You are viewing a plain text version of this content. The canonical link for it is here.
Posted to dev@beam.apache.org by Brian Hulette <bh...@google.com> on 2020/01/28 19:37:01 UTC
Re: [PROPOSAL] Add support for writing flattened schemas to pubsub

I filed a few jiras to track the follow-up work we discussed here:

BEAM-9208 [1] - Add support for mapping columns to pubsub message
attributes in flat schemas DDL
BEAM-9209 [2] - Add support for mapping columns to pubsub message
event_timestamp when using flat schemas DDL
BEAM-9210 [3] - Deprecate and remove "nested" schemas for pubsub tables

Deprecation and removal of nested schemas is blocked by adding support for
attributes in flat schemas, since it will be a regression otherwise. The
event_timestamp change does not block removal since it matches the current
behavior.

● Supplied information:

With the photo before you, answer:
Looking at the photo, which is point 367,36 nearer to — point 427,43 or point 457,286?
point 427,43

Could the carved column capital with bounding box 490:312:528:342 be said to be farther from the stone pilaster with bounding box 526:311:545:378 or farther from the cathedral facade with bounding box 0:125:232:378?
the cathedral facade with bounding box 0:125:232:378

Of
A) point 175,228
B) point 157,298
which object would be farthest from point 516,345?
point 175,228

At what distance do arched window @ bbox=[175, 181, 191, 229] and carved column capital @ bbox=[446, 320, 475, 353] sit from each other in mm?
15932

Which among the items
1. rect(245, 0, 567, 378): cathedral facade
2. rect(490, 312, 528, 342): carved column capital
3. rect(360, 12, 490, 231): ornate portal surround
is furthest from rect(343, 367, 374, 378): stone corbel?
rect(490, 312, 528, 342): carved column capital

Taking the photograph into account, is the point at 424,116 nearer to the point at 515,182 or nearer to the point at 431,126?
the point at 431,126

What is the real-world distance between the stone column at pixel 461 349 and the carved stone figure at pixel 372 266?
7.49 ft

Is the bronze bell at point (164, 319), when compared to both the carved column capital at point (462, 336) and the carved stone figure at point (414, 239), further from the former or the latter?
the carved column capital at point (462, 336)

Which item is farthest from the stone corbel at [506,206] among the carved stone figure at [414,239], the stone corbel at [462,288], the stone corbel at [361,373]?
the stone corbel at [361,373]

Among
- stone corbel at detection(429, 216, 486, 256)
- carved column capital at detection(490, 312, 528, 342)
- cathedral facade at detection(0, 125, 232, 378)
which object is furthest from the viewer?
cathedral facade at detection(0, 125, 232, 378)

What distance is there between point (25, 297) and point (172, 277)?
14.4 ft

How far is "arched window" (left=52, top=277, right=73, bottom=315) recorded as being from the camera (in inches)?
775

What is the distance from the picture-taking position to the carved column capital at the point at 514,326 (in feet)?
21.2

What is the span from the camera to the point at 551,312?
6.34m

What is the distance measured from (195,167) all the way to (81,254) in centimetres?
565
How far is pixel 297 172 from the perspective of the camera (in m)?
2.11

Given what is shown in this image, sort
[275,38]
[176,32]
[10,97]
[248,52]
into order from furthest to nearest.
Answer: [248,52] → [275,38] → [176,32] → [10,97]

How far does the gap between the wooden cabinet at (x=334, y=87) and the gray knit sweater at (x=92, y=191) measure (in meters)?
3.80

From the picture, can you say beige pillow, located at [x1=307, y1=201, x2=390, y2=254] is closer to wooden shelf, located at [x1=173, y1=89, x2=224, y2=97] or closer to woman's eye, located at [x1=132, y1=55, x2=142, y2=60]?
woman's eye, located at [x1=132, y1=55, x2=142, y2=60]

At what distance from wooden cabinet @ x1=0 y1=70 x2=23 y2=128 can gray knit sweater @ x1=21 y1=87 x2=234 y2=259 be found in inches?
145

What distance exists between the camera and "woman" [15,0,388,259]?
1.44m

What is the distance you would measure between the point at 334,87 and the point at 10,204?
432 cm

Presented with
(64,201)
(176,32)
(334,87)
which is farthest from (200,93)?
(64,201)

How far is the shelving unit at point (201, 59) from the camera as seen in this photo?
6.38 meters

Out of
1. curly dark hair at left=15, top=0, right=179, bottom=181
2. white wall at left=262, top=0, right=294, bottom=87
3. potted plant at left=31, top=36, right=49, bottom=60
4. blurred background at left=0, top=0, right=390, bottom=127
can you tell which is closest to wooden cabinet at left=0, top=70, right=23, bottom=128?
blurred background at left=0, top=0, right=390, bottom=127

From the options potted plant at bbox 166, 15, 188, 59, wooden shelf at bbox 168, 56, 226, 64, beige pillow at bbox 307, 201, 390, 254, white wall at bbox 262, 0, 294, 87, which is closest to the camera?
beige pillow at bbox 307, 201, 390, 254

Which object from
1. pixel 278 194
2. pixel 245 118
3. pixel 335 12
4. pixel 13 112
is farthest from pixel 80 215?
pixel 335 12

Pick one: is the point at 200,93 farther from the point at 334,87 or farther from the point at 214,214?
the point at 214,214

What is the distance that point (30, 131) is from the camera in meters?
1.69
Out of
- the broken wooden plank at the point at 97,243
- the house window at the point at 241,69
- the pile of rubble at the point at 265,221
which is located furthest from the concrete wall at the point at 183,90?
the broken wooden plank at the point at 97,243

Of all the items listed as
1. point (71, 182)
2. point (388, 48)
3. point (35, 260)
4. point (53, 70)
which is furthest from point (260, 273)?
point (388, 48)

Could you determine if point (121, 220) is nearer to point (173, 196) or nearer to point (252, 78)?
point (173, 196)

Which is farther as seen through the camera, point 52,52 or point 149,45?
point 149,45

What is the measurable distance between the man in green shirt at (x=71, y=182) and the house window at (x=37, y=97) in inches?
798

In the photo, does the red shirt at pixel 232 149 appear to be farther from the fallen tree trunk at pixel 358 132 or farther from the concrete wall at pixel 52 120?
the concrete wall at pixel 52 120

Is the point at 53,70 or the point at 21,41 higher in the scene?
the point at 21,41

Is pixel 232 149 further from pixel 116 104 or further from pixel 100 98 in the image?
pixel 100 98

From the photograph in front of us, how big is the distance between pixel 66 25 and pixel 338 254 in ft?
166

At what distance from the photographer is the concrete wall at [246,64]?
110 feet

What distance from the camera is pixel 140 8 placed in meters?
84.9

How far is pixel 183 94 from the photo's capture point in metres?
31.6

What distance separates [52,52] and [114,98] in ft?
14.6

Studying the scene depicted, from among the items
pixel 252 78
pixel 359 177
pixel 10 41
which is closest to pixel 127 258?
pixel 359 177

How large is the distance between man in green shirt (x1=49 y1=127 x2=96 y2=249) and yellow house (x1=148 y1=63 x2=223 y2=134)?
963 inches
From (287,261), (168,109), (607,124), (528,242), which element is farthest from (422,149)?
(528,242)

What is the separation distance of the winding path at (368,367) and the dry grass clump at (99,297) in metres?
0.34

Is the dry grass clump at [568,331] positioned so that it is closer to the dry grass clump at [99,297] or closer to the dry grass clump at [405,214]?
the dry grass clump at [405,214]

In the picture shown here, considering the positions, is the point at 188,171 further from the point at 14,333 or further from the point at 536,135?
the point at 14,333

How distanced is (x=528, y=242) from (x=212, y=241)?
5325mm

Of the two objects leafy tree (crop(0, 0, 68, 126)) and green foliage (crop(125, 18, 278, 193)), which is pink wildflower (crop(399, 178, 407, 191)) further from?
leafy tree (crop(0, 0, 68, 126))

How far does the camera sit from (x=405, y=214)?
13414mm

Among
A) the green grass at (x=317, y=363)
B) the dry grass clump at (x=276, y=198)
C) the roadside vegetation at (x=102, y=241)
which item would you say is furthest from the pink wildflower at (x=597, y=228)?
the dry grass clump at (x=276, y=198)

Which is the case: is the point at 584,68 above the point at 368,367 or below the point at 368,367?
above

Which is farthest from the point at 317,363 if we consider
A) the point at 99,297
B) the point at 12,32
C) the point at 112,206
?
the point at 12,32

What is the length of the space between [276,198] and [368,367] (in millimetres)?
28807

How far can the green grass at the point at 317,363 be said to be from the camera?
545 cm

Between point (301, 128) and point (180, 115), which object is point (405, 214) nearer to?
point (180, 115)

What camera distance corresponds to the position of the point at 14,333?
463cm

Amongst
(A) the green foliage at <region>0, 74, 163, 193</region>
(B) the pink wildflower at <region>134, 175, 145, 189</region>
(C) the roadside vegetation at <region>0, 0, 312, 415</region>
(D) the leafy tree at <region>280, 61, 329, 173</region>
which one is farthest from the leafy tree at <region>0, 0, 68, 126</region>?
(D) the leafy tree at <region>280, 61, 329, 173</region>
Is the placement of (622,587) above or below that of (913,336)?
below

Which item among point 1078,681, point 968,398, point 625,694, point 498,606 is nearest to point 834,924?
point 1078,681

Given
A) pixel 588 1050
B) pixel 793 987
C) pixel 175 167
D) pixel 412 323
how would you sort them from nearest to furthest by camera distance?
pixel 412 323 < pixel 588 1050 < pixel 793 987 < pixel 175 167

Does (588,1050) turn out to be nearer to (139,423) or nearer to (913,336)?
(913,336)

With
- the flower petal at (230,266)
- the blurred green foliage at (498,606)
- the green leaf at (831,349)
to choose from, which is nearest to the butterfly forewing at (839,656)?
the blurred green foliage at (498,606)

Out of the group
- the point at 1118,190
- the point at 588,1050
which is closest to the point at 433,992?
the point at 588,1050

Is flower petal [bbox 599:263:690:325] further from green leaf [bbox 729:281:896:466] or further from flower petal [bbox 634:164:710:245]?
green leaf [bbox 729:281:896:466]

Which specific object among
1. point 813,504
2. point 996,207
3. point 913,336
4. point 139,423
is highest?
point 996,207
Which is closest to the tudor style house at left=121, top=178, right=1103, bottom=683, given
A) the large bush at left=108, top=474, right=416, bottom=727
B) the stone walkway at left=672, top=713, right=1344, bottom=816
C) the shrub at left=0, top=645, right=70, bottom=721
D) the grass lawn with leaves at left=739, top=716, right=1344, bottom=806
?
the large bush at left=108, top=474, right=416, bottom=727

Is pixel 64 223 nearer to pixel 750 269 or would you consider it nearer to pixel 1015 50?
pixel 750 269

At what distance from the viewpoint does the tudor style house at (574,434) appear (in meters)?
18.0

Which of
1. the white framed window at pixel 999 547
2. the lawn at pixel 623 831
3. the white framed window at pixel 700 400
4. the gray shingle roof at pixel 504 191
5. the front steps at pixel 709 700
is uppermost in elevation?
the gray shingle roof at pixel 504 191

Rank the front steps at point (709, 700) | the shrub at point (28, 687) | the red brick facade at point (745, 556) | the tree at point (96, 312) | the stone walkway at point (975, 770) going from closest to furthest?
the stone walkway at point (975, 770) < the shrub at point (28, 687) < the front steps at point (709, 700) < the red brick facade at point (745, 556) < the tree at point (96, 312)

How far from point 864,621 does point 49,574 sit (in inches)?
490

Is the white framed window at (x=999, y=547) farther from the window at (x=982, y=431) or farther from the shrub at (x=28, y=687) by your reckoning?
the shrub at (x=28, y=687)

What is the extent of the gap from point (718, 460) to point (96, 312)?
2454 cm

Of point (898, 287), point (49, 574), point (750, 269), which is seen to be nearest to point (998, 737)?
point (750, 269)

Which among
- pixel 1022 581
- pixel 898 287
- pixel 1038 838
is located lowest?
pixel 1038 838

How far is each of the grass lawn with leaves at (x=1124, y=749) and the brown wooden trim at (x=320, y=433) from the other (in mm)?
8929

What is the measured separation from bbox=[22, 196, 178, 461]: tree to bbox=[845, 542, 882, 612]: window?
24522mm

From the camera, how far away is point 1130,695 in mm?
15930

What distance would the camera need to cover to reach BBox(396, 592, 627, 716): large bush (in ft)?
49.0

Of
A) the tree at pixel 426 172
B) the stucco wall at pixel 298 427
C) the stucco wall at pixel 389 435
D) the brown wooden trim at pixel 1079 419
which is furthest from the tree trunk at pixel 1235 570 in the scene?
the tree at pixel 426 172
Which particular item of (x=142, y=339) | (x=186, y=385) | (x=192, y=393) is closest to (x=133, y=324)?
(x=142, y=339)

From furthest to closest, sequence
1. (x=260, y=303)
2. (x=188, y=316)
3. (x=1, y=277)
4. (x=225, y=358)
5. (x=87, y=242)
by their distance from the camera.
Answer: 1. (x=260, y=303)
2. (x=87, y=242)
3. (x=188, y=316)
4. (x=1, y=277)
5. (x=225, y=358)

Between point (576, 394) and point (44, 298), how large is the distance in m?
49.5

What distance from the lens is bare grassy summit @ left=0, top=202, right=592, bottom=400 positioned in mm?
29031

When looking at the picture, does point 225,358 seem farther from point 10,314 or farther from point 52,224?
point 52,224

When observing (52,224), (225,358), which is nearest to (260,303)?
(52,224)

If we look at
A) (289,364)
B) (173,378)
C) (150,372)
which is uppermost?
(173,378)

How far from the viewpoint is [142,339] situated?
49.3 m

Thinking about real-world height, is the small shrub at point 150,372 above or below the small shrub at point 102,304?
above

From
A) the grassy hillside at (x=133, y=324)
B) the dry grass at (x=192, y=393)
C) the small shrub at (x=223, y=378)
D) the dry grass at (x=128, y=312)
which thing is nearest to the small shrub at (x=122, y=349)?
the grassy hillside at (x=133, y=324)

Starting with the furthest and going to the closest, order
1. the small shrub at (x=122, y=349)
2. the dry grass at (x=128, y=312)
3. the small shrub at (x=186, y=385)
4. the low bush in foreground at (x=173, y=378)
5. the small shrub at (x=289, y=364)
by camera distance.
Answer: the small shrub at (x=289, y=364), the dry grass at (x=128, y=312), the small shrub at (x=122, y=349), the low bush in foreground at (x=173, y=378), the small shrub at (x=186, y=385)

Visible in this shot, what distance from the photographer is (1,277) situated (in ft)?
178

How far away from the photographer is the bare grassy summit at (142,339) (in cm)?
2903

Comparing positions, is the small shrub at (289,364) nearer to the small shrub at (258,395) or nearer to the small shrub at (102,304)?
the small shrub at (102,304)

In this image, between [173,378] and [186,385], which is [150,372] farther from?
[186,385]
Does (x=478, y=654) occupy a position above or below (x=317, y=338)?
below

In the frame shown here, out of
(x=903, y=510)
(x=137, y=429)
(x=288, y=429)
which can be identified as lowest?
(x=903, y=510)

● Exercise:
Please carry on the mailing-list post about writing flattened schemas to pubsub, starting right after its last sentence.

● Exercise answer:
Would it make sense to go ahead and mark nested schemas as deprecated
(perhaps with a warning message), so that we can remove them once BEAM-9208
is complete?

[1] https://issues.apache.org/jira/browse/BEAM-9208
[2] https://issues.apache.org/jira/browse/BEAM-9209
[3] https://issues.apache.org/jira/browse/BEAM-9210

On Thu, Nov 21, 2019 at 9:20 AM Brian Hulette <bh...@google.com> wrote:

> A PR is up here [1].
>
> Gleb: If I understand what you're saying, I think it's already implemented
> the way you're describing - PubsubIOJsonTable [2] is just a thin wrapper
> that connects PubsubIO with Beam SQL tables.
> Alex/Kenn: I agree with everything you've said :) The hard-coded
> event_timestamp is troublesome and should be configurable just like mapping
> to attributes. I like that proposal for the DDL syntax.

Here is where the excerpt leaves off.